Playing catch-up with J&J, Sanofi taps Blackstone for $300M to fund pivotal trial of subcutaneous Sarclisa

Sanofi has turned to Blackstone Life Sciences for help developing a subcutaneous formulation of multiple myeloma drug Sarclisa. Blackstone is putting up $300 million to fund development of the formulation in return for a chance to receive royalties on future subcutaneous sales.

Sarclisa came to market in 2020, leaving Sanofi facing the question of how to make up for the five-year head start it had ceded to Johnson & Johnson’s rival anti-CD38 antibody Darzalex. J&J rammed home its advantage shortly after the FDA approval of Sarclisa by securing authorization of a subcutaneous shot of its blockbuster cancer medicine.

Sanofi began a phase 1 trial of a subcutaneous formulation of Sarclisa in 2019. Now, with a pivotal trial looming into view, the French Big Pharma company has brought on outside investment to fund the next steps in its development program.

Blackstone’s $300 million commitment will fund a pivotal study that is due to start in the second half of the year. Sanofi is yet to say what percentage of subcutaneous sales Blackstone has secured in return for the outlay. 

The formulation is a product of Sanofi’s collaboration with Enable Injections, a medtech company that recently reeled in $215 million to fund work on its subcutaneous drug delivery system. Enable Injections’ device, enFuse, consists of a wearable drug delivery disc and a system for transferring the drug from its original vessel.

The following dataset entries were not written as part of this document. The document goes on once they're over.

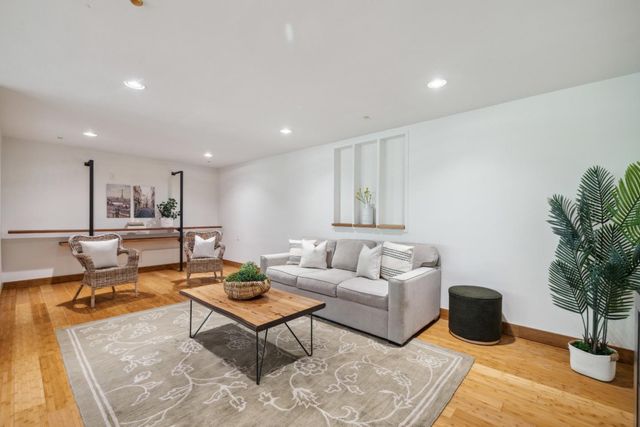 400 Dorrance Road, Boulder Creek, CA 95006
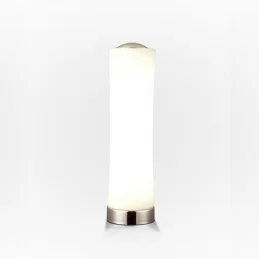 V-TAC VT-7026 LAMPADA DA TAVOLO LED 18W TOUCH DIMMERABILE - SKU 3975 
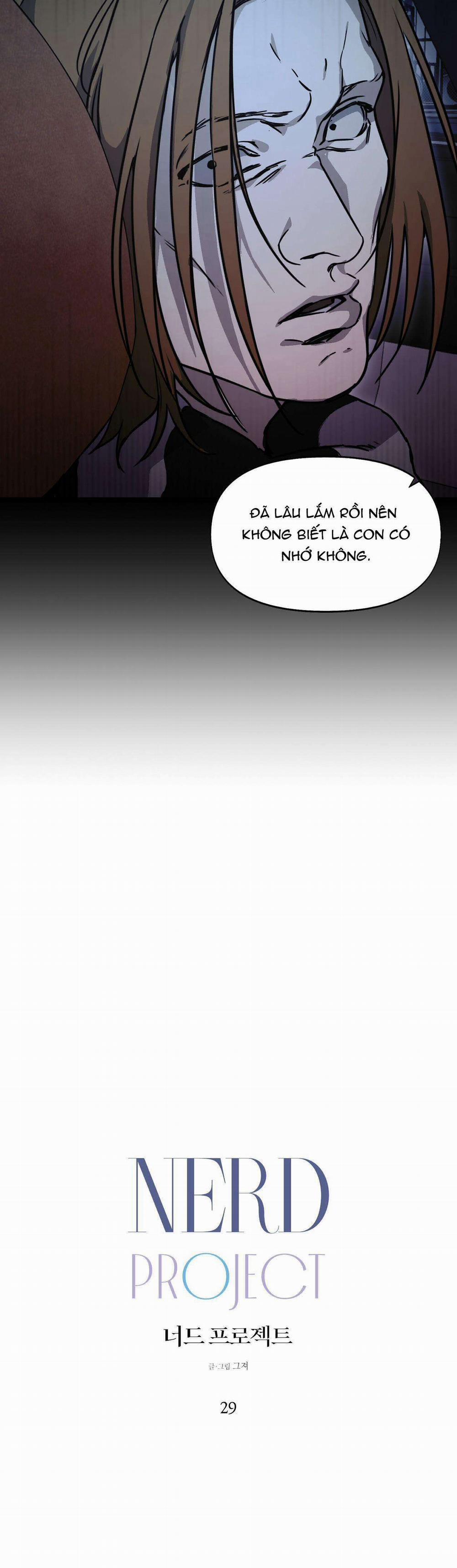 Dự Án Mọt Sách 29 trang 8
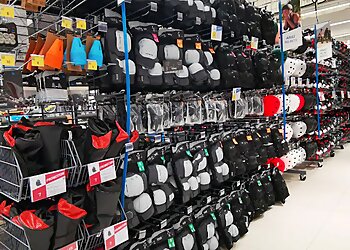 Little India Sporting Goods Decathlon Little India image 3 Little India Sporting Goods Decathlon Little India image 3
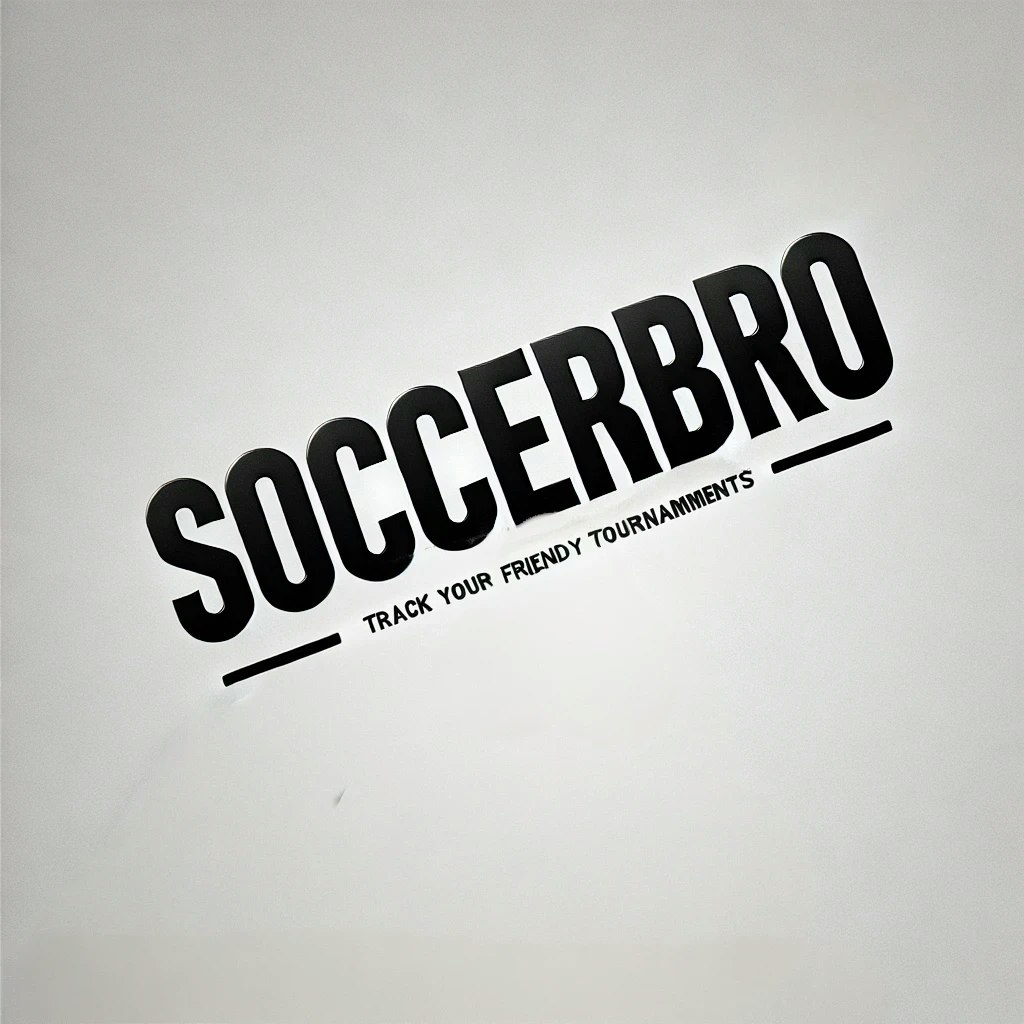Futbol medya 3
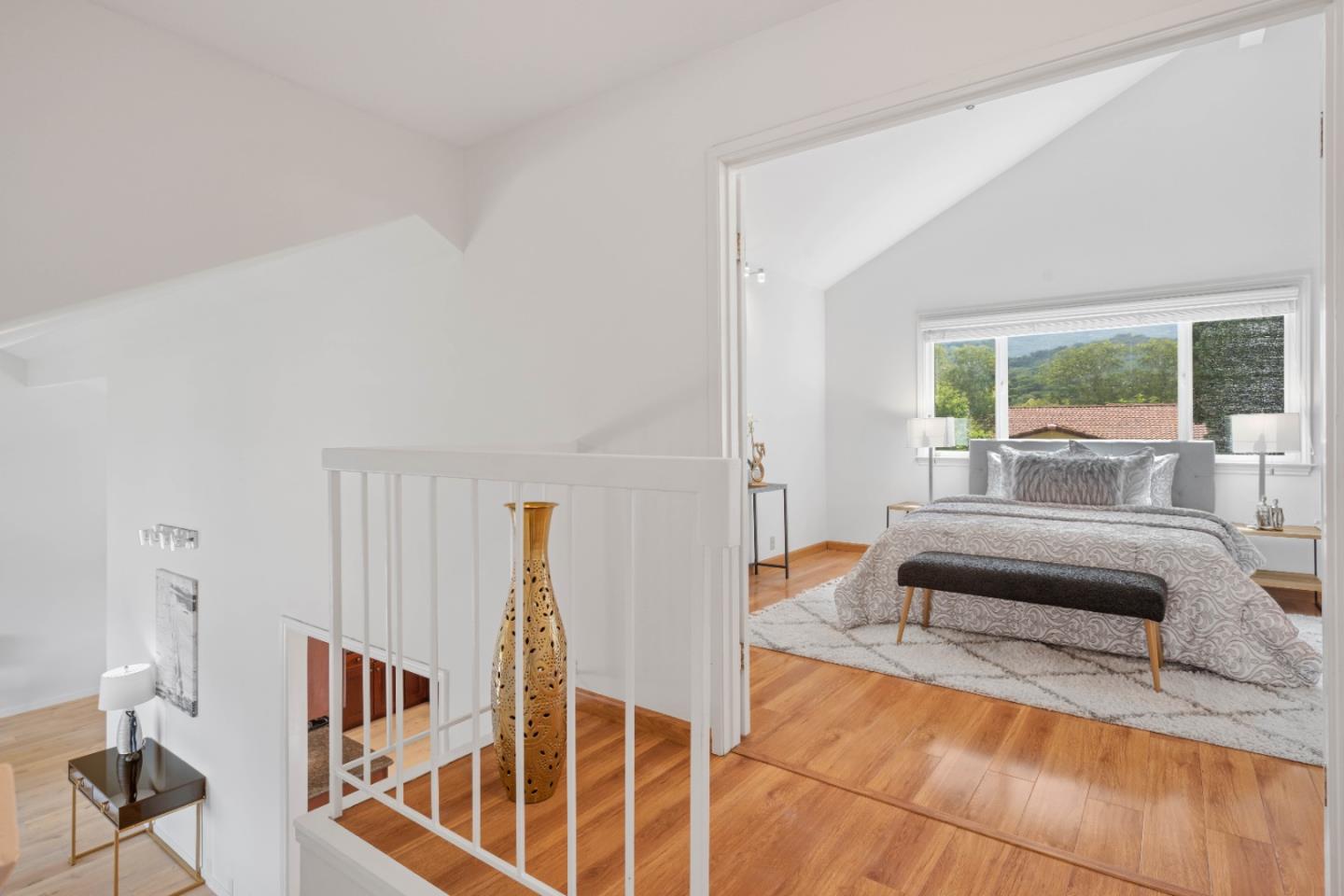 6561 Leyland Park DR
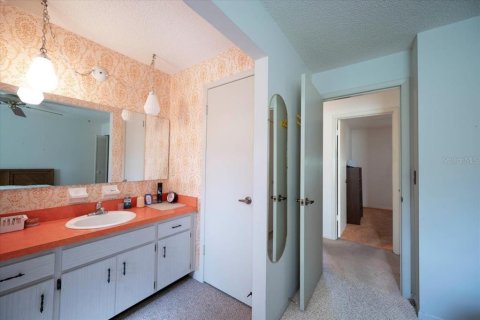 Villa ou maison à vendre à Lakeland, Floride: 3 chambres, 123.84 m2 № 2156111 - photo 16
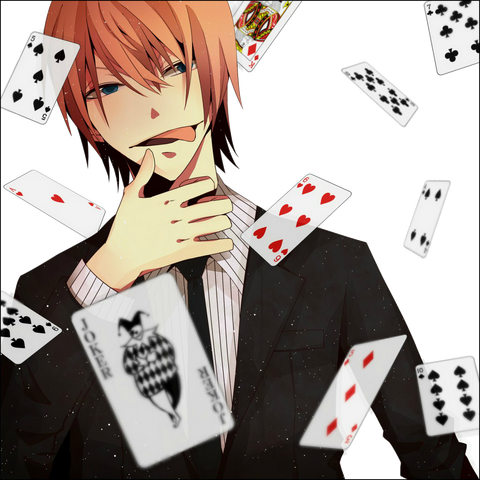 File:TheJoker.png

Sanofi partnered with Enable Injections in 2019, around the time the phase 1 trial of the subcutaneous Sarclisa formulation started, but, at that time, it opted against disclosing which of its treatments are covered by the multiproduct deal. 

Working with Enable Injections provides Sanofi with a potential point of differentiation versus Darzalex Faspro, the subcutaneous formulation of J&J’s blockbuster multiple myeloma drug. Darzalex Faspro is given as an injection that takes three to five minutes to administer. Patients initially need to receive the injection every week, although over time the schedule extends to up to every four weeks.